Work task –
Give again, unaltered, the line with "Encinitas Seabluffe Oceanfront" and all lines that follow it in the listing below, minus any pictures.

Supplied material –
============================================================

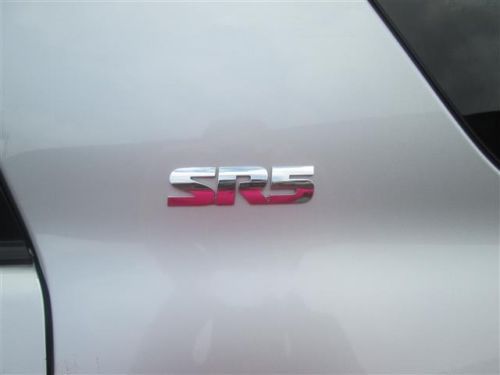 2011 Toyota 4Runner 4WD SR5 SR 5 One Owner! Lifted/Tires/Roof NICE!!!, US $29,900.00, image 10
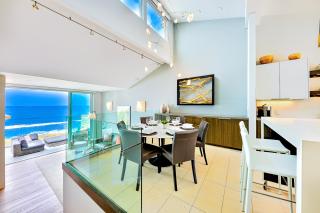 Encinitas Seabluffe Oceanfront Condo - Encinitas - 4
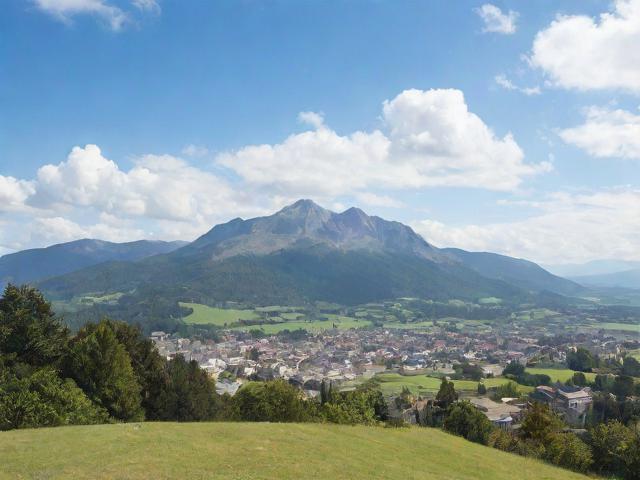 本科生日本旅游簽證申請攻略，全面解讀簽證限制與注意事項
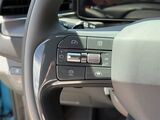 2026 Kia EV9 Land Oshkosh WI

============================================================

Answer box –
 Encinitas Seabluffe Oceanfront Condo - Encinitas - 4
 本科生日本旅游簽證申請攻略，全面解讀簽證限制與注意事項
 2026 Kia EV9 Land Oshkosh WI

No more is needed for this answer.